Chuck Doty, a founding member of Aberdeen Communities Together (aka Aberdeen’s anti-annexation “Redshirts”), helped coordinate a bus trip to Annapolis last week so he, along with Mayor Mike Bennett, could testify in support of the hotel tax bill along with one of its sponsors, Harford Del. B. Daniel Riley.
“We had 24 on the bus, and while I was testifying, I mentioned that I was not alone and asked the bus riders and other assembled people from the Aberdeen delegation to stand, (about 30 folks got on their feet). My argument to the Ways and Means Committee was that Harford County is at or near the bottom of the median income for all Maryland Counties and Aberdeen the lowest within our County, and due to the current economy and ventures like Ripken Stadium, we need all the financial help we can muster,” Doty wrote in an email.
Why do Doty and the other Aberdeen residents care if hotel rooms cost a little extra a night? They see the room tax as just another way for Aberdeen to get some relief for its financial situation without the assistance of the county.
Del. Riley agrees and thinks the Aberdeen touch helped the cause last week.
“I got a nice warm feeling when Chuck [Doty] asked the Aberdeen group to stand and show their support for the bill. This made a great impact on the committee hearing the bill,” Riley wrote in an email interview.
“The committee was surprised that we did not have a hotel tax and asked why. I replied the relationship between some Harford County elected officials and the Hotel owners. The committee also felt we should’ve asked for 5% instead of 2%,” Riley added.
Riley also explained why making the legislation a state bill rather than a local Harford bill makes a difference.
“This bill is not a Harford Delegation bill. Because of the expressed opposition by Senators Jacobs, Harris and Hooper, we made this a statewide bill. We joined forces with the municipalities of Rockville and Gaithersburg. I never thought that I would get help on a bill from Montgomery County. Another reason this was not a Harford County delegation bill is because of the Hess influence. The Hess group did testify against the bill,” he wrote.
Both Doty and Riley are relatively confident about the future of the hotel tax bill:
“Anyway, I believe that this bill will pass the house, but getting it through the Senate is another thing…. especially in a ninety (90) day session.
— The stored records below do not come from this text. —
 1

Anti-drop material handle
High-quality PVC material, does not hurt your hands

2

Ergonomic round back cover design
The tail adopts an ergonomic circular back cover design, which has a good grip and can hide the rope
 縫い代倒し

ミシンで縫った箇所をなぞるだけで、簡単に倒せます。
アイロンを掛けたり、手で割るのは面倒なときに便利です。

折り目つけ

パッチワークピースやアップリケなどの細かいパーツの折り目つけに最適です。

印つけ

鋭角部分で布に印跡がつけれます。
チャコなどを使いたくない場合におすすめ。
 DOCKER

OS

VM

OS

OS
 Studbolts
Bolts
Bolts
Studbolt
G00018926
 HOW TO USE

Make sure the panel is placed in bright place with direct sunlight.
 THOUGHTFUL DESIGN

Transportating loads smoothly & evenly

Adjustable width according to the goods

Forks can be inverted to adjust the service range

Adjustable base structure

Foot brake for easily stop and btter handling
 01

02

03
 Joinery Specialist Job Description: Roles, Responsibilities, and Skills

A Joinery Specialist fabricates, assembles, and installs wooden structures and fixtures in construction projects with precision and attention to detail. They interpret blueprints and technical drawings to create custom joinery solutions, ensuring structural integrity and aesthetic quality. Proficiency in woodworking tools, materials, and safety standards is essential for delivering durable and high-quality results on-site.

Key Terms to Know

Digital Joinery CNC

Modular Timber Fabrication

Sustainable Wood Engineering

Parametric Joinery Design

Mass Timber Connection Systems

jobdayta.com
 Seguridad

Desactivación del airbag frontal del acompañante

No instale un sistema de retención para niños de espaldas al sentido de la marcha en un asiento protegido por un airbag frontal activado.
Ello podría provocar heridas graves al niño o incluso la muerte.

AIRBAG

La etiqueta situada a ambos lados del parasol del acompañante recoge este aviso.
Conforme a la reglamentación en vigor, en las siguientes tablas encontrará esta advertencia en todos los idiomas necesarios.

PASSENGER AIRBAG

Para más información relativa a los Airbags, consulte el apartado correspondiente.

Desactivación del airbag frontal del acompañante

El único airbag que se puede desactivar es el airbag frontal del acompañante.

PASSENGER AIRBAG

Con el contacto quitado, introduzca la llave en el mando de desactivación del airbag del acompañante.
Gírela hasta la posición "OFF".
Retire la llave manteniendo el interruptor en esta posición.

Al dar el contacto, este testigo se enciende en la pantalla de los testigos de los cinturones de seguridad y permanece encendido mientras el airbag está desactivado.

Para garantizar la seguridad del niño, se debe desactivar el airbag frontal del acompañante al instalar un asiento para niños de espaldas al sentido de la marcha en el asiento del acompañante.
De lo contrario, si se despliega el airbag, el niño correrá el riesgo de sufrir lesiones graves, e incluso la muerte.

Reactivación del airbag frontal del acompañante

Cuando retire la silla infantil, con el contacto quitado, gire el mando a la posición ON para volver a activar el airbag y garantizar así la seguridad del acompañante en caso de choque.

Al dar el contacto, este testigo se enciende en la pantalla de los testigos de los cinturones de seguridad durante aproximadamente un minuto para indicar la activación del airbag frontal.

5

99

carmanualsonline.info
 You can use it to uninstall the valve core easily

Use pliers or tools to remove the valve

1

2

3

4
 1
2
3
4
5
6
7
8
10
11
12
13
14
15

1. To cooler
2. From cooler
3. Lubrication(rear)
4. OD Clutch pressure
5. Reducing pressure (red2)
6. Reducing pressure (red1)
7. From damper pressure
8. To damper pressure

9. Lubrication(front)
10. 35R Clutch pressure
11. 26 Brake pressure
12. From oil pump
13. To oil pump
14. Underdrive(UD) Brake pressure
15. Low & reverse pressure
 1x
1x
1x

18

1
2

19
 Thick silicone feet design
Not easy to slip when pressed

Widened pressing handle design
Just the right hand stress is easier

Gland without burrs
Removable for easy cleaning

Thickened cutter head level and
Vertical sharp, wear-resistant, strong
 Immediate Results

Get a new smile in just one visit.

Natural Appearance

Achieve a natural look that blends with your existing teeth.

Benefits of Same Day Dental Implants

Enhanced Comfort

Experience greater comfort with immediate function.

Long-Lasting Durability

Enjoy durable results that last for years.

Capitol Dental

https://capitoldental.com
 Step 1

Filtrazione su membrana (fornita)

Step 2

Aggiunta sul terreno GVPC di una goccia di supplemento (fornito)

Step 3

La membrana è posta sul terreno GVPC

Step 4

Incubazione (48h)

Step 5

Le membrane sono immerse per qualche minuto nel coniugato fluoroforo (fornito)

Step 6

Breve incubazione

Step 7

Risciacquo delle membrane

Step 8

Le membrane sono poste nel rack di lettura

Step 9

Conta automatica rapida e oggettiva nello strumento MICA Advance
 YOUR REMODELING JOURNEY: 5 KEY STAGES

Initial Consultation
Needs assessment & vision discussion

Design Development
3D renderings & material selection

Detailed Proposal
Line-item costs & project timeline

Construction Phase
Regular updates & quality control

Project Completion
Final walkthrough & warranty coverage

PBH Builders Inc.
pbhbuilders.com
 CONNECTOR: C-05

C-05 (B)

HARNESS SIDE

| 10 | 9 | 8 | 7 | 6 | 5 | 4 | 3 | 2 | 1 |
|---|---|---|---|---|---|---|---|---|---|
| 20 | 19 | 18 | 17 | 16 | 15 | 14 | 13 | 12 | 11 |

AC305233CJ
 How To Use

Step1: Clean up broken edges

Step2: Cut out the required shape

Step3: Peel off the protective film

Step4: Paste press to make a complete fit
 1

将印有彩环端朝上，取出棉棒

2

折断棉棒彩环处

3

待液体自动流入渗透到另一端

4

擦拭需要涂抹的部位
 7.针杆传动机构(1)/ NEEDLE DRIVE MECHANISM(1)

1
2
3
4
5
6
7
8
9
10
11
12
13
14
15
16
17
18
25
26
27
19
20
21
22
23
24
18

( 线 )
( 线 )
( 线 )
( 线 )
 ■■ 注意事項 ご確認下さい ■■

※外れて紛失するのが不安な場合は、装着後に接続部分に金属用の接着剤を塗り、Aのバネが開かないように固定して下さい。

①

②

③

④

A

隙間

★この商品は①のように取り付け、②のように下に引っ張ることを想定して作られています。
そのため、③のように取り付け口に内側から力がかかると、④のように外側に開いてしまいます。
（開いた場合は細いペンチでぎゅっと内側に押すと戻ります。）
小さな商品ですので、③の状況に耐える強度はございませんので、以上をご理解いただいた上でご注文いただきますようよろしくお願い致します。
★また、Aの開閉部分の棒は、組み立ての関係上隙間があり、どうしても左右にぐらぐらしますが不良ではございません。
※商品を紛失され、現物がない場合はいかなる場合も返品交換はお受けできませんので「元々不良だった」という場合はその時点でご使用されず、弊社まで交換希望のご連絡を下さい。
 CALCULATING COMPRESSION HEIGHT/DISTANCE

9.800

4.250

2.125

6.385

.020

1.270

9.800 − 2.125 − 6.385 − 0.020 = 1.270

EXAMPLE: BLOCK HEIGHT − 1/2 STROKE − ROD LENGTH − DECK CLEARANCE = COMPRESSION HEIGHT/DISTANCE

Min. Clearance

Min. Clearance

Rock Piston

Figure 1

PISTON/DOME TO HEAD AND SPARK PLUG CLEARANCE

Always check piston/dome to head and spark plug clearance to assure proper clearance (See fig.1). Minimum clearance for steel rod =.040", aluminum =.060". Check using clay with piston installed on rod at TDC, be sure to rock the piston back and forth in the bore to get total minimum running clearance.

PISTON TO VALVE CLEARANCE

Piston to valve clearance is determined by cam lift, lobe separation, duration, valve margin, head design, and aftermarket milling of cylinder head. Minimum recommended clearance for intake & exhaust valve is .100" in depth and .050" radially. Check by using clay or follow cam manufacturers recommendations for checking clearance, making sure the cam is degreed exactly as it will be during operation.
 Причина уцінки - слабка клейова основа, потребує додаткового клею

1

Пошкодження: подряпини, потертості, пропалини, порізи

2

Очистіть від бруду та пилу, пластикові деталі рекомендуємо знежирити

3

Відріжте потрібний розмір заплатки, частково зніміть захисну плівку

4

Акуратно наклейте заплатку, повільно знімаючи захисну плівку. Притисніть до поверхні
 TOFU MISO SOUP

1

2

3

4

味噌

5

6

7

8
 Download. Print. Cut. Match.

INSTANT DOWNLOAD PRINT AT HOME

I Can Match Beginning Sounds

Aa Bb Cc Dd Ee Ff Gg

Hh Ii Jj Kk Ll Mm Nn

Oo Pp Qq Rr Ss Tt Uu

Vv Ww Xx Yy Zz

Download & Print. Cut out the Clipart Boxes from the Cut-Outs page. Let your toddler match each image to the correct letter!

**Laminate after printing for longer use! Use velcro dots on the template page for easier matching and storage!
But I believe that the gears are now turning for approval of some sort of Motel/Hotel fees that will benefit the Aberdeen City taxpayers eventually,” Doty wrote.
“It looks like the bill will pass the House and I feel it has a 50-50 chance of getting out of the Senate,” Riley wrote.
In any case, it looks like the fate of this year’s hotel tax attempt may rest on the shoulders of newly crowned state Sen. Glassman.
“I can only hope Senator Glassman does the right thing and supports this bill,” Riley wrote.
So, without further procrastination, let’s hear what Glassman is going to do.
“[Maryland Municipal League] has tried a couple of times to go around local Counties, as you know local courtesy is granted on most bills but not always depending how the leadership feels about the bills and any statewide impact,” he answered in an email interview.
And most importantly.
“With the state and local economy going in the tank, I think we should not be increasing any more taxes or adding cost to small business.
Glassman, who has been chairman of Harford County’s delegation through the years when the hotel tax push has been stymied by Harford’s senators, now appears unwilling to support the authorization of a new tax because of the tough economic times.
To Aberdeen, at least, such a move ensures the economic times won’t be getting any better any time soon.